Last month, a family from northern Israel was visiting the museum when their youngest son tipped over the jar, which smashed into pieces.

Alex Geller, the boy’s father, said his son — the youngest of three — is exceptionally curious, and that the moment he heard the crash, “please let that not be my child” was the first thought that raced through his head.

The jar has been on display at the Hecht Museum in Haifa for 35 years. It was one of the only containers of its size and from that period still complete when it was discovered.

The Bronze Age jar is one of many artifacts exhibited out in the open, part of the Hecht Museum’s vision of letting visitors explore history without glass barriers, said Inbal Rivlin, the director of the museum, which is associated with Haifa University in northern Israel.

It was likely used to hold wine or oil, and dates back to between 2200 and 1500 B.C.
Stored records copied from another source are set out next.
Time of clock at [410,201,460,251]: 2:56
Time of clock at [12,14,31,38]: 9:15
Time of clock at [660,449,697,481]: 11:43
Rivlin and the museum decided to turn the moment, which captured international attention, into a teaching moment, inviting the Geller family back for a special visit and hands-on activity to illustrate the restoration process.

Rivlin added that the incident provided a welcome distraction from the ongoing war in Gaza. “Well, he’s just a kid. So I think that somehow it touches the heart of the people in Israel and around the world,“ said Rivlin.
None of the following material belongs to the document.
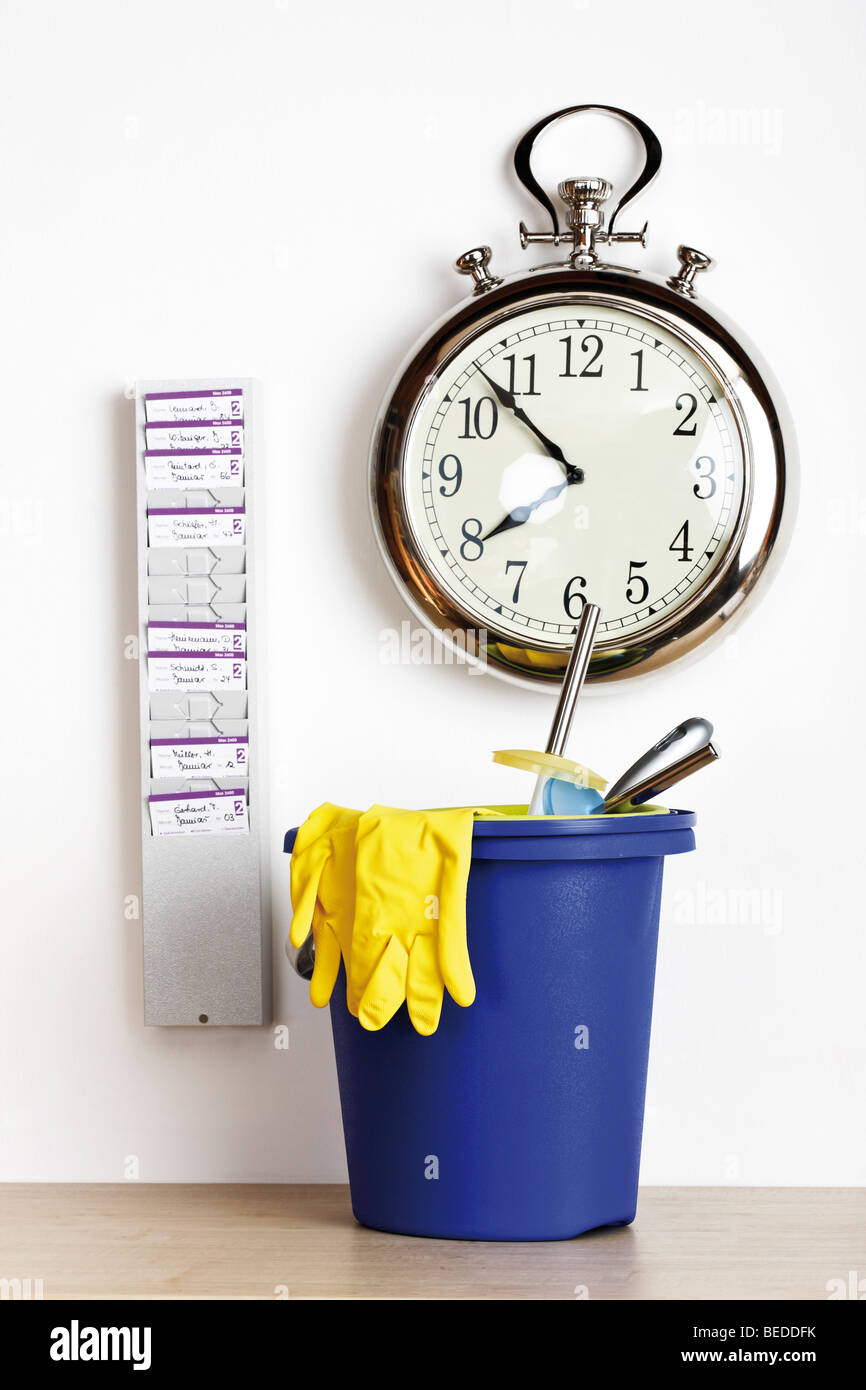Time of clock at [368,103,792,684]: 7:52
Roee Shafir, a restoration expert at the museum, said the repairs would be fairly simple, as the pieces were from a single, complete jar. Archaeologists often face the more daunting task of sifting through piles of shards from multiple objects and trying to piece them together.

Experts used 3D technology, hi-resolution videos, and special glue to painstakingly reconstruct the large jar.

Less than two weeks after it broke, the jar went back on display at the museum. The gluing process left small hairline cracks, and a few pieces are missing, but the jar’s impressive size remains.

The only noticeable difference in the exhibit was a new sign reading “please don’t touch.”